- [Objective]: Copy out everything from the item line containing "What is the" down to the line containing "3777 millimetres" below, both ends included, with every word and mark unchanged.

----- Information shown -----

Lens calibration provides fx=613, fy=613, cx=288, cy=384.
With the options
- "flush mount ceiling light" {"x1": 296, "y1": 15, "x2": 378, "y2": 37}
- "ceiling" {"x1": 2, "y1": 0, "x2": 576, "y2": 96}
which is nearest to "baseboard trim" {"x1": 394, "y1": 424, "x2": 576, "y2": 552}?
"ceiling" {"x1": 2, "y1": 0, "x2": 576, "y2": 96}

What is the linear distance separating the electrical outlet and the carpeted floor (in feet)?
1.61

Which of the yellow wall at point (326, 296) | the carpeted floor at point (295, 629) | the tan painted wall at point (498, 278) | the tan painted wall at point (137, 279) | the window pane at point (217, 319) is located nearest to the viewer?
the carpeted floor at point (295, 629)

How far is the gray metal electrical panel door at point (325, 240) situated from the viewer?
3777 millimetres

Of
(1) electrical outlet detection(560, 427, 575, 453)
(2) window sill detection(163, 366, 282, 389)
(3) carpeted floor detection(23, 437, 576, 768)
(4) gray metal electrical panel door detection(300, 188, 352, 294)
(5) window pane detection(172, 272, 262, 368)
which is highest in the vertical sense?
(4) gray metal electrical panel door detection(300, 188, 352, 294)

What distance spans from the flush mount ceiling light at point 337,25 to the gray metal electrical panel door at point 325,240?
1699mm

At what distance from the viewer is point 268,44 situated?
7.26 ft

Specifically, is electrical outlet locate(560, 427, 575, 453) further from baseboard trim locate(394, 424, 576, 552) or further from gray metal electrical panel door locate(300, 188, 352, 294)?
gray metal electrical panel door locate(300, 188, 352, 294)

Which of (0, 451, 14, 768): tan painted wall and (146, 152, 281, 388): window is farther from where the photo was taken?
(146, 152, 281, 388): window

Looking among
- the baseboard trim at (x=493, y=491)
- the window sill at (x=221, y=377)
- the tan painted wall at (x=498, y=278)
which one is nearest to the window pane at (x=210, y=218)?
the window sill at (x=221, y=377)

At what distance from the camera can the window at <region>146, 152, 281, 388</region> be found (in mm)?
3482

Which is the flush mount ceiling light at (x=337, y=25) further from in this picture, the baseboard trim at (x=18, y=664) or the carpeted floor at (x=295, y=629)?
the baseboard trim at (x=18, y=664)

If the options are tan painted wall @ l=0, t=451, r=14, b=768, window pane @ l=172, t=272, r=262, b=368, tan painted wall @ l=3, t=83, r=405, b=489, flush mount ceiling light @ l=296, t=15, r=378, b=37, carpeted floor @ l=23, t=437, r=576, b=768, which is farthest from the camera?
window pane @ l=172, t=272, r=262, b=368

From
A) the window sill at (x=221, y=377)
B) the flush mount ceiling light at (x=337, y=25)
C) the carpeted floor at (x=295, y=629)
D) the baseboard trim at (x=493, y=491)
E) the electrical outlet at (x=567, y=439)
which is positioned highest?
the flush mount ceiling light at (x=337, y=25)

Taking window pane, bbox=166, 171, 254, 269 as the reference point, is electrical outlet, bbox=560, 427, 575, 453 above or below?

-----

- [Final answer]:
What is the linear distance separating the electrical outlet and the carpeted floor (in feet)?
1.61

Which of the yellow wall at point (326, 296) | the carpeted floor at point (295, 629) | the tan painted wall at point (498, 278) | the tan painted wall at point (137, 279) | the window pane at point (217, 319) is located nearest to the viewer?
the carpeted floor at point (295, 629)

How far is the gray metal electrical panel door at point (325, 240) situated from the viewer?
3777 millimetres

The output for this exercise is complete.